From Progarchives.com, the ultimate progressive rock music website

Gerinski
Prog Reviewer
4 stars The benchmark had been put very high with the 3 previous albums "Ashes Are Burning", "A Turn of the Cards" and "Scheherazade" and surely this is why "Novella" is frequently rated quite lower, but in truth this is also a wonderful album and a worthy enough successor of the "magic 3".

The opener "Can You Hear Me" is archetypal of the music Renaissance was making in that period, what we can call "orchestral symphonic pop" (nothing at all of commercial pop, but I do not dare using the term "symphonic rock" since there is nearly nothing of rock in here, not even one clean electric guitar, the only electric instruments being the bass and soft keyboards). A long suite with plenty of classical influences, many dynamic changes with the drums constantly coming in and out, alternating very soft passages with more upbeat ones, in the same style as the previous albums. As usual the bass of Jon Camp is also very good.

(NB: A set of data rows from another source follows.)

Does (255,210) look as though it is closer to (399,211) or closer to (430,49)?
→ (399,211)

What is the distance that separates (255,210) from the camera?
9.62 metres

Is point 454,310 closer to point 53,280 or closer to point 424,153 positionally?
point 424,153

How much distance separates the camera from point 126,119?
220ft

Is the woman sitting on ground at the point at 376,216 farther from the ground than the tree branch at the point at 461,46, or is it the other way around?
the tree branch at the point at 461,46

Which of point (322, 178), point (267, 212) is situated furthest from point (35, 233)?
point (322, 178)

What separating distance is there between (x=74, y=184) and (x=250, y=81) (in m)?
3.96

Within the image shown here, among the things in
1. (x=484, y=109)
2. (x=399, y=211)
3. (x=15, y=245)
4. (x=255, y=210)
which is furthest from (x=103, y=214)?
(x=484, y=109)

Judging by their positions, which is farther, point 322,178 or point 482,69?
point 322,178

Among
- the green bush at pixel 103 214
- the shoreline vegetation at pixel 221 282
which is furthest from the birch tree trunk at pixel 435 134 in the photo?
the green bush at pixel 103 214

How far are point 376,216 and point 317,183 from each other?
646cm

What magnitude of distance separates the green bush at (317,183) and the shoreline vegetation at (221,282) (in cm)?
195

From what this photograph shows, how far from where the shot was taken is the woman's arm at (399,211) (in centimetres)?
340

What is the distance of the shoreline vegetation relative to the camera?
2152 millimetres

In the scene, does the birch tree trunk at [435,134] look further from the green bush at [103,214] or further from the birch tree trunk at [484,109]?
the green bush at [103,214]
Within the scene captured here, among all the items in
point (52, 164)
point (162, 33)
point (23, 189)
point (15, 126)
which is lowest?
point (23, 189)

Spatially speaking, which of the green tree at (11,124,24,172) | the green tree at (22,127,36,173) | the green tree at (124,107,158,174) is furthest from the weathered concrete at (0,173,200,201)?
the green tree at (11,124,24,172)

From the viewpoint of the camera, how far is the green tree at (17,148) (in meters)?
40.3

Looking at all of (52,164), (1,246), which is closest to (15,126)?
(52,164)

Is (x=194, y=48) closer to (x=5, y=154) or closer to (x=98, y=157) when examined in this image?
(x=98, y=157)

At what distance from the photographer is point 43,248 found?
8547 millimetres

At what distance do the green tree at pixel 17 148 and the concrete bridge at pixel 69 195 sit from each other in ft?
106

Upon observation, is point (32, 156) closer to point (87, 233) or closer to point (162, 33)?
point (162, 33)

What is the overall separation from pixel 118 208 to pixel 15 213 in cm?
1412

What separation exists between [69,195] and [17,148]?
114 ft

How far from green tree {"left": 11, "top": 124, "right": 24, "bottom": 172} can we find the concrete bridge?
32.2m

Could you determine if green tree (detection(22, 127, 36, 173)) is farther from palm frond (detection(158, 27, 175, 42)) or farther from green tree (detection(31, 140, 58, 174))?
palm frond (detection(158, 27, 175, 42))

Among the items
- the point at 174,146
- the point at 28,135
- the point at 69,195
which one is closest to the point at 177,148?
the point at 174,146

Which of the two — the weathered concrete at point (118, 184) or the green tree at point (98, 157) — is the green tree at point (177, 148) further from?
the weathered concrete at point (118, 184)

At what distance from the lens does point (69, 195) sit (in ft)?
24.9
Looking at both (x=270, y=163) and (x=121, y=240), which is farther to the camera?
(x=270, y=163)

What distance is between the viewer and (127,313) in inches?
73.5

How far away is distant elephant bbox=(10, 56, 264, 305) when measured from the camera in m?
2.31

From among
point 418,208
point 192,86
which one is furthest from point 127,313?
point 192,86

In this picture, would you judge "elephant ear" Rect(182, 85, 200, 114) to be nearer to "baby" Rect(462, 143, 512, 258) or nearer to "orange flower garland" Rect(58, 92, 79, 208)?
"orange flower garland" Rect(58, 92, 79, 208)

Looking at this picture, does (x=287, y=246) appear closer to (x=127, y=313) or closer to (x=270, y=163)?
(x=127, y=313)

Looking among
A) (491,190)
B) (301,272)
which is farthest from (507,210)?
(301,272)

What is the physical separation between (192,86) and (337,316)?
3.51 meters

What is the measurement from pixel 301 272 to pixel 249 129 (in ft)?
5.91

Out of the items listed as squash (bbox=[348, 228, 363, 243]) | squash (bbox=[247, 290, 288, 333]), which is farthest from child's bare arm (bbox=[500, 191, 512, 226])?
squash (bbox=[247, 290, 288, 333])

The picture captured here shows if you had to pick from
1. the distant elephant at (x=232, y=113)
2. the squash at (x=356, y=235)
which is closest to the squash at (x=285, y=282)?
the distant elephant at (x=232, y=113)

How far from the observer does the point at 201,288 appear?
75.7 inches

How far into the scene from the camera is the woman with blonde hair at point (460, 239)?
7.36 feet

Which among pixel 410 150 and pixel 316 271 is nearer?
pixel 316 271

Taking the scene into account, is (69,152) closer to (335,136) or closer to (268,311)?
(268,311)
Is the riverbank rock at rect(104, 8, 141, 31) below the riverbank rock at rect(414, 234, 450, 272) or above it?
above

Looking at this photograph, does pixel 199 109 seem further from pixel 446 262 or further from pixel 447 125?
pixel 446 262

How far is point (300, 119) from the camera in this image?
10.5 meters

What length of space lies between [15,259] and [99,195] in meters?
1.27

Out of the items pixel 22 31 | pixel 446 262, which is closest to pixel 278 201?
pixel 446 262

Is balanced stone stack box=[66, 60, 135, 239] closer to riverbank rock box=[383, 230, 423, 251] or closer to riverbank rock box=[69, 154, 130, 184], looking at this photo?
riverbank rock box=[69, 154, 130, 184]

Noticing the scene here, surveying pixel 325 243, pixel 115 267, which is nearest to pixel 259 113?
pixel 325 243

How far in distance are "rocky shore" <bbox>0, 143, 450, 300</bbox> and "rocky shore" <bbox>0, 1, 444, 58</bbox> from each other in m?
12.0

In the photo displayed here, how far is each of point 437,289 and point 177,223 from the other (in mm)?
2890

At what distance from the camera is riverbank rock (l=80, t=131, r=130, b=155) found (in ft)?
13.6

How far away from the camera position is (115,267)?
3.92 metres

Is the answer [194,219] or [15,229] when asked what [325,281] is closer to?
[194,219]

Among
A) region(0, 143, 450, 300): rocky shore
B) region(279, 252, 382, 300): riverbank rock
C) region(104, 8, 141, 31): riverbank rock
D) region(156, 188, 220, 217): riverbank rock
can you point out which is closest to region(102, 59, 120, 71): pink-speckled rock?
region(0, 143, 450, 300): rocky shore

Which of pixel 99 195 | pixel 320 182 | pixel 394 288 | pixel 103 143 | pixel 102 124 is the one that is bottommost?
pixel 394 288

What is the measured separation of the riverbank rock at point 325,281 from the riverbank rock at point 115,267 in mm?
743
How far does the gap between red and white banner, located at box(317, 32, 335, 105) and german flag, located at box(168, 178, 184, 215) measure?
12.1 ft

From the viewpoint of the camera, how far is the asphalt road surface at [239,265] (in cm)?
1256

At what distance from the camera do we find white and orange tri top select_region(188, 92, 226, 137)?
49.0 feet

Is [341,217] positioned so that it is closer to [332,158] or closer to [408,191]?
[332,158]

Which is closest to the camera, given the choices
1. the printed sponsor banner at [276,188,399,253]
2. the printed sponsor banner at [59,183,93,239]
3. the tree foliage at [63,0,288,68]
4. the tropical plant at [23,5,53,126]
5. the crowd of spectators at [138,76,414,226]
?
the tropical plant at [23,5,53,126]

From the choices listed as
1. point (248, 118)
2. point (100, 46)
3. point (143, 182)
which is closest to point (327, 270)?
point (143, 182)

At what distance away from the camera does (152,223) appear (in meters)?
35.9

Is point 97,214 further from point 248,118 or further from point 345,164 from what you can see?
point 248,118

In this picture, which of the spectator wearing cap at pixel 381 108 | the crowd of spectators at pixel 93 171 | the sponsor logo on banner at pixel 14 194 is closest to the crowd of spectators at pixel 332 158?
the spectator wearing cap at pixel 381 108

"The sisters" is a soft orchestrated ballad featuring all the instruments and nice nylon guitar fills, with a slightly melancholic feeling. Musically it is not outstanding but the vocal melody is very beautiful and the absolutely gorgeous voice of Annie makes it shine.

"Midas Man" became the most played song of the album but for my taste is the weakest. It's based on strung acoustic guitar supported by the other instruments and orchestra, the drumming limited to a bass drum marching beat.

"The Captive Heart" is a very soft ballad featuring only piano, the lead voice of Annie and some backing vocals by the guys. The classical piano intro is superb and the vocal melody and Annie's angelical voice are again extremely beautiful.

The last song "Touching Once" retakes the style of the opening track, again a long symphonic suite with substantial orchestration, but this one with a more theatrical, Broadway-musical feel. Some sections sound like it could be a song from Andrew Lloyd Webber's Jesus Christ Superstar. Again good dynamics with many mood and tempo changes, vocal interplays and also a sax solo.

Maybe the compositions are a bit less memorable than those on the previous 3 albums and less catchy than those on the follower "A Song For All Seasons" but this is still a great album full of beautiful melodic orchestral symphonic music with unbeatable vocals.

The production is good but not bright enough for my taste, something that would be much improved in "A Song For All Seasons".